Excerpt to read:
International information
- First men's Test: 12–13 March 1889: South Africa v England
- Last men's Test: 5–9 November 2024: South Africa v Sri Lanka
- First men's ODI: 9 December 1992: South Africa v India
- Last men's ODI: 19 December 2023: South Africa v India
- First men's T20I: 16 December 2007: South Africa v West Indies
- Last men's T20I: 10 November 2024: South Africa v India
- Only women's Test: 2–5 December 1960: South Africa v England
- Only women's ODI: 16 December 2025: South Africa v Ireland
- First women's T20I: 14 February 2023: Australia v Bangladesh
- Last women's T20I: 20 February 2023: India v Ireland

Team information
| Eastern Province | (1889–present) |
| Warriors | (2004–2021) |
| Nelson Mandela Bay Giants | (2018-2019) |
| Sunrisers Eastern Cape | (2023-present) |

= St George's Park Cricket Ground =

Cricket ground

St George's Park Cricket Ground (commonly known as St George's Park, Crusaders Ground or simply Crusaders) is a cricket ground in Gqeberha, (formerly known as Port Elizabeth), in South Africa. It is the home of the Port Elizabeth Cricket Club, one of the oldest cricket clubs in South Africa, the Eastern Province Club and Sunrisers Eastern Cape. It is also one of the venues at which Test matches and One Day Internationals are played in South Africa. It is older than Kingswood College in Grahamstown. The ground is notable for its brass band that plays during major matches, adding a unique flavour to its atmosphere.

The ground hosted its first Test match in March 1889 when England defeated South Africa by 8 wickets. This was South Africa's first Test match. As of 2005, there have been 21 Test matches played at the ground of which South Africa has won 8 and their opponents 9 with 4 draws.

Required work: Can you copy out the whole text above on St George's Park Cricket Ground, word for word?

Provided material:
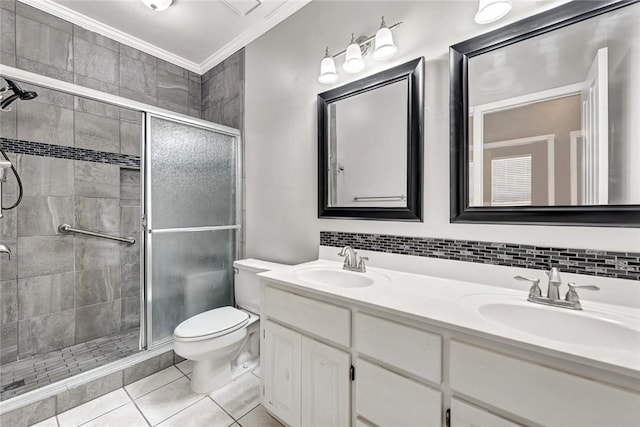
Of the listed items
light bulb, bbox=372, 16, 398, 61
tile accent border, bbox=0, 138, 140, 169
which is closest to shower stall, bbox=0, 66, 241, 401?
tile accent border, bbox=0, 138, 140, 169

Result for this task:
International information
- First men's Test: 12–13 March 1889: South Africa v England
- Last men's Test: 5–9 November 2024: South Africa v Sri Lanka
- First men's ODI: 9 December 1992: South Africa v India
- Last men's ODI: 19 December 2023: South Africa v India
- First men's T20I: 16 December 2007: South Africa v West Indies
- Last men's T20I: 10 November 2024: South Africa v India
- Only women's Test: 2–5 December 1960: South Africa v England
- Only women's ODI: 16 December 2025: South Africa v Ireland
- First women's T20I: 14 February 2023: Australia v Bangladesh
- Last women's T20I: 20 February 2023: India v Ireland

Team information
| Eastern Province | (1889–present) |
| Warriors | (2004–2021) |
| Nelson Mandela Bay Giants | (2018-2019) |
| Sunrisers Eastern Cape | (2023-present) |

= St George's Park Cricket Ground =

Cricket ground

St George's Park Cricket Ground (commonly known as St George's Park, Crusaders Ground or simply Crusaders) is a cricket ground in Gqeberha, (formerly known as Port Elizabeth), in South Africa. It is the home of the Port Elizabeth Cricket Club, one of the oldest cricket clubs in South Africa, the Eastern Province Club and Sunrisers Eastern Cape. It is also one of the venues at which Test matches and One Day Internationals are played in South Africa. It is older than Kingswood College in Grahamstown. The ground is notable for its brass band that plays during major matches, adding a unique flavour to its atmosphere.

The ground hosted its first Test match in March 1889 when England defeated South Africa by 8 wickets. This was South Africa's first Test match. As of 2005, there have been 21 Test matches played at the ground of which South Africa has won 8 and their opponents 9 with 4 draws.